Task goal ▸
The whole listing should be retyped word for word, apart from the pictures it holds.

Dataset content ▸
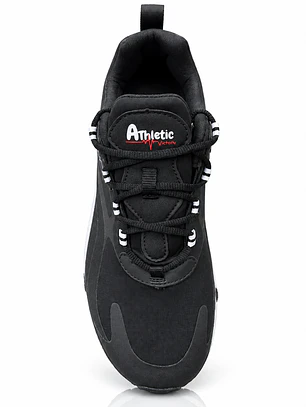 Docena Mayorista Air React Athletic - Negro/Blanco  - 12 pares -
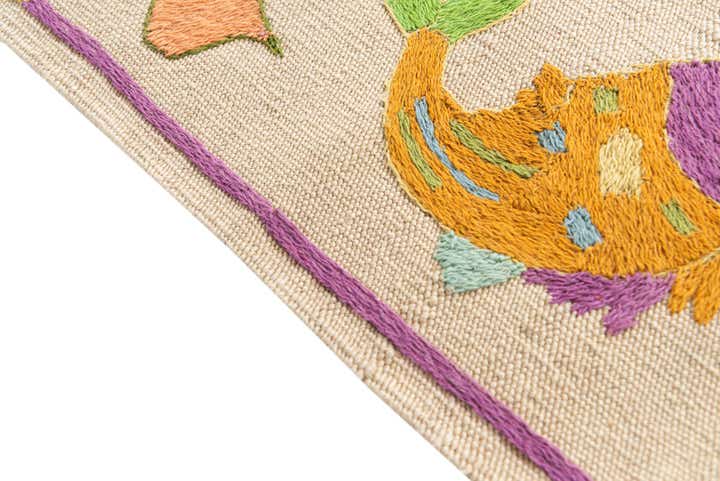 2' 5 x 9' 6 Hand Woven Kilim Suzani Wool Runner Rug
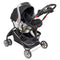 Baby Trend Snap-N-Go FX Universal Infant Car Seat Carrier Stroller view of the car seat connected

Output for this task ▸
 Docena Mayorista Air React Athletic - Negro/Blanco  - 12 pares -
 2' 5 x 9' 6 Hand Woven Kilim Suzani Wool Runner Rug
 Baby Trend Snap-N-Go FX Universal Infant Car Seat Carrier Stroller view of the car seat connected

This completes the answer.